• Richiesta scritta 1:
Nel testo sulla difficoltà del gioco, quale personaggio uccide chi scrive al primo colpo?
• Richiesta scritta 2:
Trascrivi il passo del testo sulla difficoltà del gioco compreso tra "Per esempio a" e "di Don Krieg.", estremi inclusi.

• Testo di lettura:
+---+
La ripartizione della difficoltà in questo gioco è bizzarra, una burletta, una presa in giro al giocatore che purtroppo rende spesso l'esperienza ludica un tantino frustrante (a meno che non siate un videogiocatore come me, che a volte ha bisogno di staccare completamente la testa, pigiare pulsanti e ritrovarsi al ritorno della sua coscienza, avanzato di qualche livello).
Ci sono livelli in cui soccombi allo scagnozzo casuale inutile concepito solo per prendere il proverbiale cazzotto-di-Bud-Spencer dal protagonista di turno e magari al livello prima hai asfaltato il boss finale senza battere ciglio (che non si sa mai ci sia un Weeping Angel nascosto da qualche parte oh).
Per esempio a me è capitato di morire nella prima isola contro gli scagnozzi del capitano Morgan, ma di battere lo stesso boss al primo colpo al secondo tentativo di affrontare il livello.
Oppure di essere malamente ucciso da Baggy il Clown al primo colpo, e dopo un solo livello completato per allenare i personaggi, tornare ad affrontare il boss sconfiggendolo e mantenendo più di metà della vita.
Oppure ancora, dopo aver eliminato Capitan Kuro senza scompormi, nell'immediatamente successivo scontro tra Zoro e Mihawk non c'è stata storia, e come se non bastasse ho faticato tantissimo con Rufy e Sanji contro i tirapiedi di Don Krieg.
+---+
• Dati forniti:
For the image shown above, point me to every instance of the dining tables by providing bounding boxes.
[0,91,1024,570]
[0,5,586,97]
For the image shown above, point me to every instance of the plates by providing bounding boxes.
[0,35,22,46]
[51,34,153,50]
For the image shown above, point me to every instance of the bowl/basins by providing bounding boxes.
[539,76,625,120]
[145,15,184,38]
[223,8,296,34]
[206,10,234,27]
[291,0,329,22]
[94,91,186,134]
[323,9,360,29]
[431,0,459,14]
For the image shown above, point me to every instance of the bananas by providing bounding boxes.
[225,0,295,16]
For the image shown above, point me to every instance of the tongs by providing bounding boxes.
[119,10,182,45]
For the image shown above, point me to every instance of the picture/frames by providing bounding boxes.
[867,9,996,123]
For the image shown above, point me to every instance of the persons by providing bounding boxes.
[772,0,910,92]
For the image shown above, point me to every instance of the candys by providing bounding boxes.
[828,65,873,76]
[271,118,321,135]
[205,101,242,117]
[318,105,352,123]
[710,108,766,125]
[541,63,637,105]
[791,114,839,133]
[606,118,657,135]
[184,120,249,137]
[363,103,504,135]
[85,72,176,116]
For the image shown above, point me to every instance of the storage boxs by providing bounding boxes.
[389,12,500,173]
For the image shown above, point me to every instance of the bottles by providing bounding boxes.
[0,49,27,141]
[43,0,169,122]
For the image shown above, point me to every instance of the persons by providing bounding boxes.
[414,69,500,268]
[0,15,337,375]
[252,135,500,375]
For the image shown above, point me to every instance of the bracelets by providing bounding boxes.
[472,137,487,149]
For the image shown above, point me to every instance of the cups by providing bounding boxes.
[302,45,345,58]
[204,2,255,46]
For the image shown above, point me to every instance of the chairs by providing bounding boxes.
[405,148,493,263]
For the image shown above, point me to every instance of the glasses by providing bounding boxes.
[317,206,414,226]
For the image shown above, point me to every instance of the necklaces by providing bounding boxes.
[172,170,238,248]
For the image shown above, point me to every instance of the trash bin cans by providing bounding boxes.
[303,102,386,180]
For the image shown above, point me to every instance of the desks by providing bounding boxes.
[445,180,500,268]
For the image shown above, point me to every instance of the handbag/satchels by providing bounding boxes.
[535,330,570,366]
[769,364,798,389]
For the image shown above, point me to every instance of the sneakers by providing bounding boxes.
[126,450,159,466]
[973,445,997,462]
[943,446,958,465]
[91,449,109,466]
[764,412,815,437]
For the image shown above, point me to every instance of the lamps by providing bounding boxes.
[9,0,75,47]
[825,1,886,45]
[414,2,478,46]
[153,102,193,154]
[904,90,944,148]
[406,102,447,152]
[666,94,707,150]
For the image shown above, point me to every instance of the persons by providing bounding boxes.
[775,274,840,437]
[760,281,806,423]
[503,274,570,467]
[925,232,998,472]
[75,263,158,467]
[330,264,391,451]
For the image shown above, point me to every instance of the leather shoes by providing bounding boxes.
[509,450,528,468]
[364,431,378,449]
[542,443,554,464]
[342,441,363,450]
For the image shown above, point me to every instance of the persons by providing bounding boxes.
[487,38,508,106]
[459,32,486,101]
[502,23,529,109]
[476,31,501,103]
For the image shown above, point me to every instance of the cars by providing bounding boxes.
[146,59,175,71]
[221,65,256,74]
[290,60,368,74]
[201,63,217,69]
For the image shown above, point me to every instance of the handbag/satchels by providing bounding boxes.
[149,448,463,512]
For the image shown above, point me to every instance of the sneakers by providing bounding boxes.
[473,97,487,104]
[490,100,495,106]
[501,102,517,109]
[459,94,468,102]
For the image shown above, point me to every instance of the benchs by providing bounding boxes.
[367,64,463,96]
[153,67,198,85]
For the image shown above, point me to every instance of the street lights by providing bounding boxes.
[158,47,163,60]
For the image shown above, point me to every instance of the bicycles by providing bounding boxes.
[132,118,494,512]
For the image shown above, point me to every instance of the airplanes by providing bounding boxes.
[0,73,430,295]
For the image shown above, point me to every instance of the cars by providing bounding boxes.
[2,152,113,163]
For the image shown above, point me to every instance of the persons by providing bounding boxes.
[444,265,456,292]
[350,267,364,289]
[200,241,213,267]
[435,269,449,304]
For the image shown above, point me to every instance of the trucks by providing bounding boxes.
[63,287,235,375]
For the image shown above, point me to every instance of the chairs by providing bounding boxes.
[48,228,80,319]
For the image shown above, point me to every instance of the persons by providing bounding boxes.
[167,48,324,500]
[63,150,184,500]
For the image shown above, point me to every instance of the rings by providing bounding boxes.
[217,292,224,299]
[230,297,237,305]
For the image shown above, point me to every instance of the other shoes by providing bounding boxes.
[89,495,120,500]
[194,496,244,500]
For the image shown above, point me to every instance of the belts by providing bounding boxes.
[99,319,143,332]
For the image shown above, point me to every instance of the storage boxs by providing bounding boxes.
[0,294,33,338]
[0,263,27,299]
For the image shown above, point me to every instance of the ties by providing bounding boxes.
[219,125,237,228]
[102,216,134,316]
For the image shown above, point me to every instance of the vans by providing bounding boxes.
+---+
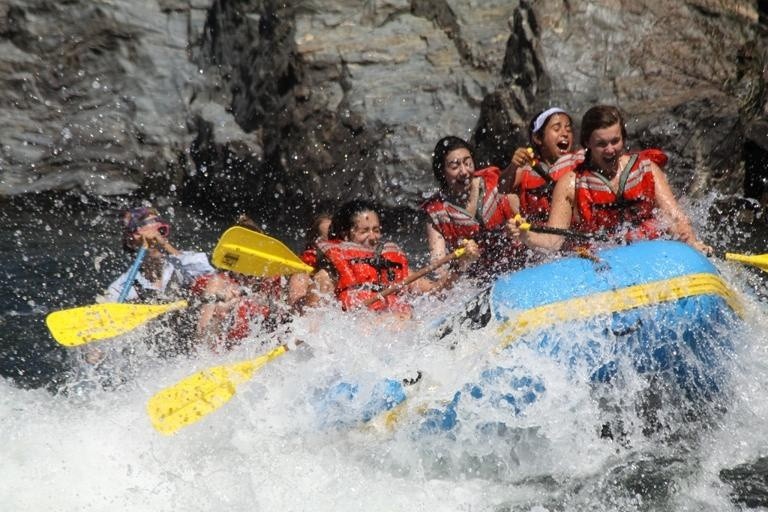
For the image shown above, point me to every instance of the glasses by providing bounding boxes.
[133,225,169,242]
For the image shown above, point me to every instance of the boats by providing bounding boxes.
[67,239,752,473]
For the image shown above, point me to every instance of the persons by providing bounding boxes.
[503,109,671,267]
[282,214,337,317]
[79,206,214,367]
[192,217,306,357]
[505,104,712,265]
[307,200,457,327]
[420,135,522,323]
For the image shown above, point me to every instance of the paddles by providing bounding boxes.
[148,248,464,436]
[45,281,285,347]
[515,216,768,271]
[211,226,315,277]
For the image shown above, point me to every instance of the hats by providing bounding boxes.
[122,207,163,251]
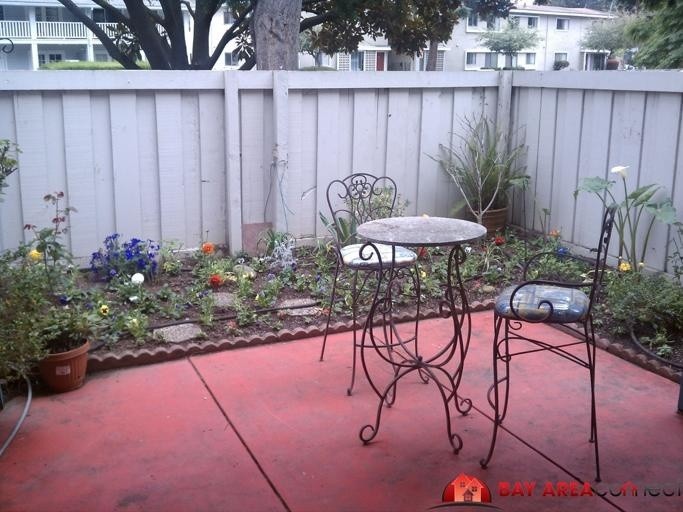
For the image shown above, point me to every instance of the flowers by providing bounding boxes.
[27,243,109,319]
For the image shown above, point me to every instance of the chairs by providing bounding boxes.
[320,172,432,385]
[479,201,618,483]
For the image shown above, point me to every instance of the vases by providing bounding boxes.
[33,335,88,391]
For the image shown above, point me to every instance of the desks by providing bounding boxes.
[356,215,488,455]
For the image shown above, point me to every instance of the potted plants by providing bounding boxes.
+---+
• Risposta corretta 1:
Baggy il Clown.

• Risposta corretta 2:
Per esempio a me è capitato di morire nella prima isola contro gli scagnozzi del capitano Morgan, ma di battere lo stesso boss al primo colpo al secondo tentativo di affrontare il livello.
Oppure di essere malamente ucciso da Baggy il Clown al primo colpo, e dopo un solo livello completato per allenare i personaggi, tornare ad affrontare il boss sconfiggendolo e mantenendo più di metà della vita.
Oppure ancora, dopo aver eliminato Capitan Kuro senza scompormi, nell'immediatamente successivo scontro tra Zoro e Mihawk non c'è stata storia, e come se non bastasse ho faticato tantissimo con Rufy e Sanji contro i tirapiedi di Don Krieg.